文档片段:
_ _ _ _ _

剖宫产术后再次妊娠经阴道分娩的可行性及安全性分析

Analysis of the feasibility and safety of vaginal delivery in re-pregnancy after cesarean section

目的探讨剖宫产术后再次妊娠经阴道分娩的可行性及安全性。方法选取45例经剖宫产术后再次妊娠并自愿接受阴道试产的产妇作为研究组,另选同期45例初次妊娠无高危风险、无剖宫产指征的产妇作为对照组,两组均进行阴道试产方案,记录两组产妇的平均产程、阴道助产、新生儿窒息、产后出血情况,同时将两组产妇进行试产的成功率进行比较并分析失败的原因。结果研究组阴道试产成功32例(71.1%),阴道试产失败13例(28.9%),造成阴道试产失败的原因包括宫缩乏力4例(8.9%)、胎儿窘迫4例(8.9%)、脐带脱垂3例(6.7%)、先兆子宫破裂2例(4.4%);对照组阴道试产成功40例(88.9%),阴道试产失败5例(11.1%),造成阴道试产失败的原因包括宫缩乏力2例(4.4%)、胎儿窘迫3例(6.7%);对照组阴道试产成功率(88.9%)明显高于研究组(71.1%),差异具有统计学意义(P<0.05)。研究组平均产程时间为(14.1±3.2)h,产后出血量为(228.5±32.7)ml,新生儿窒息2例,阴道助产2例;对照组平均产程时间为(13.8±3.3)h,产后出血量为(218.1±31.2)ml,新生儿窒息1例,阴道助产3例;两组产妇平均产程、产后出血量、新生儿窒息和阴道助产情况比较,差异无统计学意义(P>0.05)。结论剖宫产术后再次妊娠分娩时,只要符合试产条件,在严密监护下阴道试产是安全可行的。

_ _ _ _ _

任务组:
[1] 判断以下三项陈述是否与文档片段相符，逐项回答“是”或“否”，并原文引用起决定作用的词句。(a) 研究组阴道试产成功率高于对照组；(b) 研究组有2例因先兆子宫破裂导致阴道试产失败；(c) 两组产妇产后出血量的差异具有统计学意义。
[2] 请照录文档片段中的一段原文：以含有“目的探讨剖宫产术后再次妊娠经”的词句开头，以“监护下阴道试产是安全可行的。”结尾。
下列材料与文档片段内容无关。

原始数据:

_ _ _ _ _

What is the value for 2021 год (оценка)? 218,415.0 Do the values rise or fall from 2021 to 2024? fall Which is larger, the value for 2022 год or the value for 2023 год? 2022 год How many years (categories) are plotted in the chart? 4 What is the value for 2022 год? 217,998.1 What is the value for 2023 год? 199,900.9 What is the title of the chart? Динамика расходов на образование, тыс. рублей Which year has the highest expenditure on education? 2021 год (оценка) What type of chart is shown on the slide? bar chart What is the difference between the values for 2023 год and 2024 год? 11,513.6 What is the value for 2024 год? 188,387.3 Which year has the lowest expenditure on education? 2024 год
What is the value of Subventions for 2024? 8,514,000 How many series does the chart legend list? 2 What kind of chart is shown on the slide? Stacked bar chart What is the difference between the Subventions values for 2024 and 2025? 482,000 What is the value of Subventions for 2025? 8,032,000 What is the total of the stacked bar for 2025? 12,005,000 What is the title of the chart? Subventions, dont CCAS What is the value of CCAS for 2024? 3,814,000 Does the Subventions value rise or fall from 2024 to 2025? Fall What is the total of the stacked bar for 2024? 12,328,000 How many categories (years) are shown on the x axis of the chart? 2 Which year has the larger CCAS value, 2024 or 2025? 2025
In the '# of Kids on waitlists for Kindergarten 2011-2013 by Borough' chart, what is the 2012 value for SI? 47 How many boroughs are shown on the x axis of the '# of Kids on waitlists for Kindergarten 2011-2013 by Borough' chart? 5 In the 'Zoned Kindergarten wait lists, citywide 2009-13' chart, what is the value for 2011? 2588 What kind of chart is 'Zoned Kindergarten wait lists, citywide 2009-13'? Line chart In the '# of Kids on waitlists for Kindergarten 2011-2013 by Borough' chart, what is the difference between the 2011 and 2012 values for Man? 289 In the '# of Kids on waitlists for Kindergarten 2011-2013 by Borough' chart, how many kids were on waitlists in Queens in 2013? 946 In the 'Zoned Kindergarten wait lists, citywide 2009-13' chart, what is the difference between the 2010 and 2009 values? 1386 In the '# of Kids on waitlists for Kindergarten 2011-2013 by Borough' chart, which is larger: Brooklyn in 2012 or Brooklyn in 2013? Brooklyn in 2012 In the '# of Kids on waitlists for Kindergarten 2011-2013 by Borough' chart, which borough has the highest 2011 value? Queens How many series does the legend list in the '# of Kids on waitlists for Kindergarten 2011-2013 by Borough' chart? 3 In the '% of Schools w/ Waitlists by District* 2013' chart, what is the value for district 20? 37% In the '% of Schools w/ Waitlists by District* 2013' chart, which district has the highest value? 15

_ _ _ _ _

回答:
[1]
(a) 否。“对照组阴道试产成功率(88.9%)明显高于研究组(71.1%)”
(b) 是。“先兆子宫破裂2例(4.4%)”
(c) 否。“两组产妇平均产程、产后出血量、新生儿窒息和阴道助产情况比较,差异无统计学意义(P>0.05)”

[2]
目的探讨剖宫产术后再次妊娠经阴道分娩的可行性及安全性。方法选取45例经剖宫产术后再次妊娠并自愿接受阴道试产的产妇作为研究组,另选同期45例初次妊娠无高危风险、无剖宫产指征的产妇作为对照组,两组均进行阴道试产方案,记录两组产妇的平均产程、阴道助产、新生儿窒息、产后出血情况,同时将两组产妇进行试产的成功率进行比较并分析失败的原因。结果研究组阴道试产成功32例(71.1%),阴道试产失败13例(28.9%),造成阴道试产失败的原因包括宫缩乏力4例(8.9%)、胎儿窘迫4例(8.9%)、脐带脱垂3例(6.7%)、先兆子宫破裂2例(4.4%);对照组阴道试产成功40例(88.9%),阴道试产失败5例(11.1%),造成阴道试产失败的原因包括宫缩乏力2例(4.4%)、胎儿窘迫3例(6.7%);对照组阴道试产成功率(88.9%)明显高于研究组(71.1%),差异具有统计学意义(P<0.05)。研究组平均产程时间为(14.1±3.2)h,产后出血量为(228.5±32.7)ml,新生儿窒息2例,阴道助产2例;对照组平均产程时间为(13.8±3.3)h,产后出血量为(218.1±31.2)ml,新生儿窒息1例,阴道助产3例;两组产妇平均产程、产后出血量、新生儿窒息和阴道助产情况比较,差异无统计学意义(P>0.05)。结论剖宫产术后再次妊娠分娩时,只要符合试产条件,在严密监护下阴道试产是安全可行的。